§ 58 BbgHG, Lehrbeauftragte

§ 58 BbgHG
Brandenburgisches Hochschulgesetz (BbgHG)
Landesrecht Brandenburg

Abschnitt 6 – Personal der Hochschule → Unterabschnitt 3 – Nebenberufliches wissenschaftliches und künstlerisches Personal

Titel: Brandenburgisches Hochschulgesetz (BbgHG)
Normgeber: Brandenburg
Amtliche Abkürzung: BbgHG
Gliederungs-Nr.: 551-22
Normtyp: Gesetz

(1) Zur Ergänzung des Lehrangebots können Lehraufträge erteilt werden. Die Lehrbeauftragten nehmen die ihnen übertragenen Lehraufgaben selbstständig wahr. Hauptberuflich tätiges wissenschaftliches und künstlerisches Personal darf nur im Falle des § 25 Absatz 3 an seiner Hochschule Lehraufträge erhalten.

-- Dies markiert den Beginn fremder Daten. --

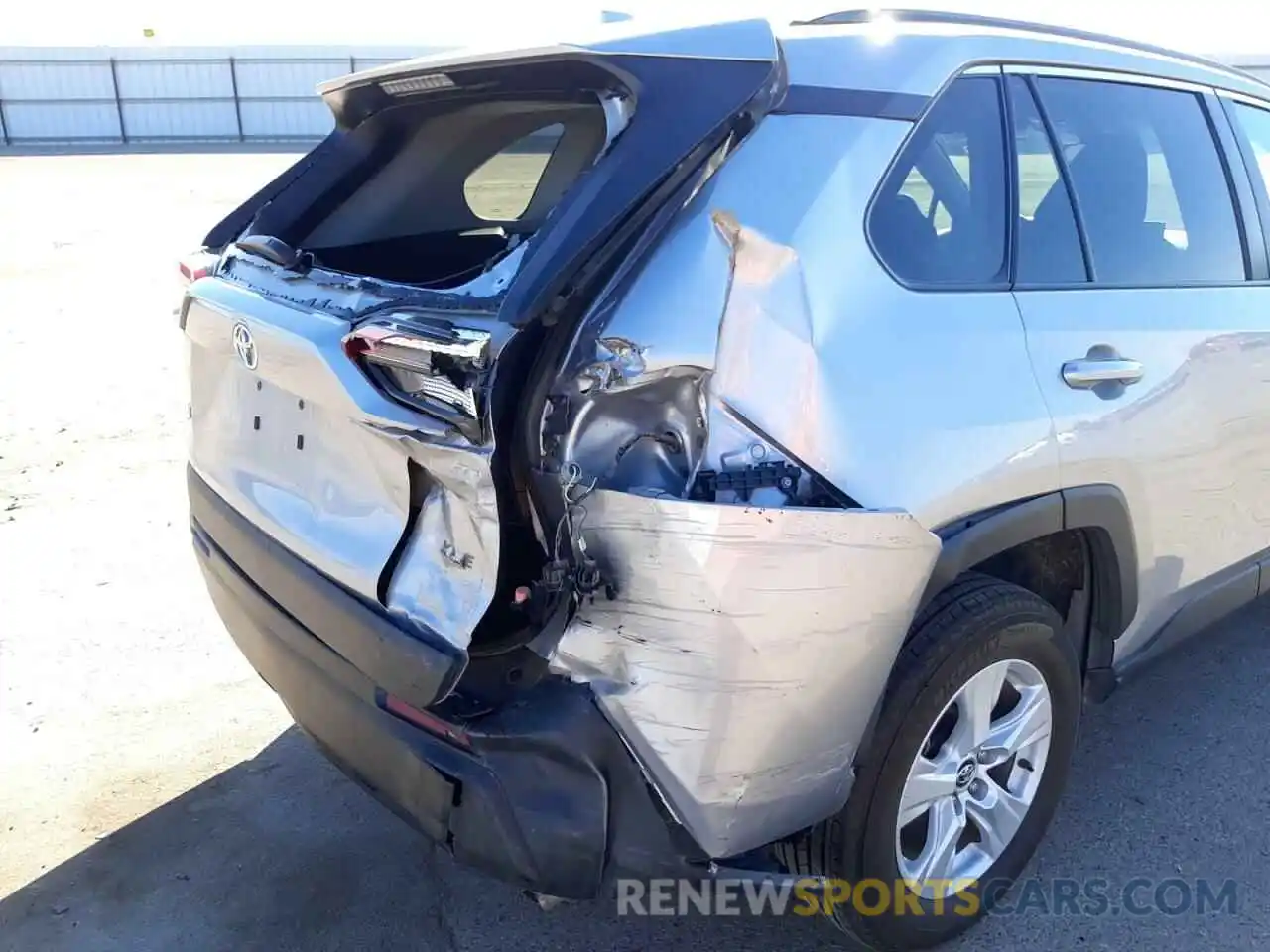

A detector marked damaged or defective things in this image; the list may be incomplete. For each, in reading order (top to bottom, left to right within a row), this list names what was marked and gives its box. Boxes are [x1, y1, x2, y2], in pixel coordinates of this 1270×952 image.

(2) Lehrbeauftragte sollen mindestens ein abgeschlossenes Hochschulstudium, Erfahrungen in der Lehre oder Ausbildung sowie eine mehrjährige berufliche Praxis aufweisen; in anwendungsbezogenen und künstlerischen Studiengängen muss die berufliche Praxis außerhalb des Hochschulbereichs erworben sein.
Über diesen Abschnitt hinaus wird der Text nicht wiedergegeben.